[PATCH] D46031: [DAGCombiner] Masked merge: if 'B' is constant, de-canonicalize the pattern (invert the mask).

Wed May 2 13:33:34 PDT 2018

spatel added inline comments.

================
Comment at: test/CodeGen/AArch64/unfold-masked-merge-scalar-variablemask.ll:350-355
-; CHECK-NEXT:    and w8, w0, w2
-; CHECK-NEXT:    orn w0, w8, w2
+; CHECK-NEXT:    mvn w8, w0
+; CHECK-NEXT:    bic w8, w8, w2
+; CHECK-NEXT:    orr w0, w8, w0
 ; CHECK-NEXT:    ret
   %n0 = xor i32 %x, -1 ; %x
   %n1 = and i32 %n0, %mask
   %r = xor i32 %n1, -1
----------------
lebedev.ri wrote:
> spatel wrote:
> > How does this happen? Isn't that a miscompile?
> Hm, at first i thought it was indeed (https://reviews.llvm.org/D45733#1077183), but now i do not think so.
> https://godbolt.org/g/L4hDjW
> ^ so neither of our outputs is fully optimized.
> But if i manually transform that assembly to C, the end result tells me that DAGCombine/arm isel is simply missing some optimizations.
> I could be wrong, of course.
Ok, I was seeing an extra 'not' in there somewhere, so no miscompile. 
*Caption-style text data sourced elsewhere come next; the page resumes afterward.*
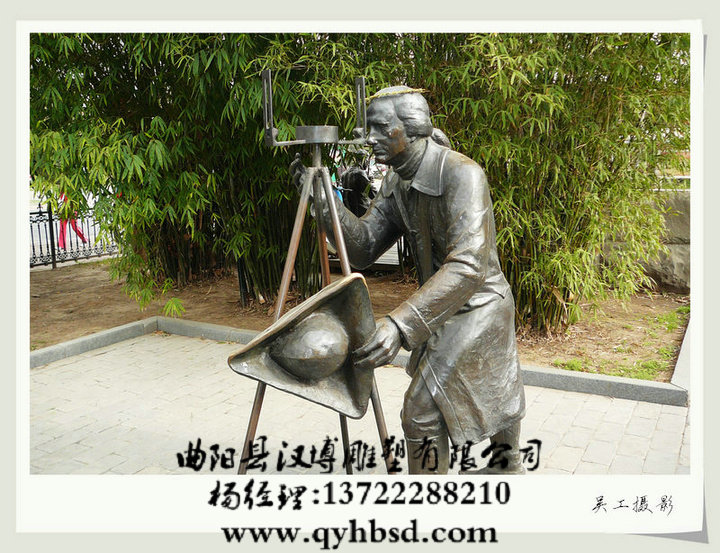 �����ַ�ͭ��������,��ҵ��ͷ��������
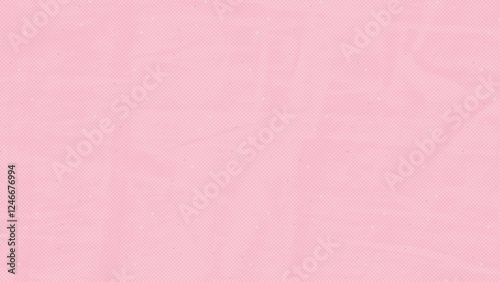 Grain craft paper texture. Light ecru eggshell background. Vector vintage grunge surface backdrop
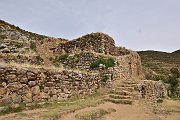 slides/141110_010_a.html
And the conclusion is that we don't care about this diff because it's already sub-optimal and instcombine should have folded it anyway.

That raises the question of why are we testing this in the first place though. Add a comment to explain that or just delete?

================
Comment at: test/CodeGen/AArch64/unfold-masked-merge-scalar-variablemask.ll:401-403
+; CHECK-NEXT:    eor w8, w0, w8
 ; CHECK-NEXT:    bic w8, w8, w2
+; CHECK-NEXT:    orr w0, w8, w0
----------------
This is a real regression, or am I seeing things that aren't there?

================
Comment at: test/CodeGen/X86/unfold-masked-merge-scalar-variablemask.ll:573-574
 ; CHECK-BMI:       # %bb.0:
-; CHECK-BMI-NEXT:    andl %edx, %edi
-; CHECK-BMI-NEXT:    notl %edx
-; CHECK-BMI-NEXT:    orl %edi, %edx
-; CHECK-BMI-NEXT:    movl %edx, %eax
+; CHECK-BMI-NEXT:    andnl %edx, %edi, %eax
+; CHECK-BMI-NEXT:    notl %eax
 ; CHECK-BMI-NEXT:    retq
----------------
lebedev.ri wrote:
> This improves.
But as with AArch, we don't care because instcombine would fold this?

Repository:
  rL LLVM

https://reviews.llvm.org/D46031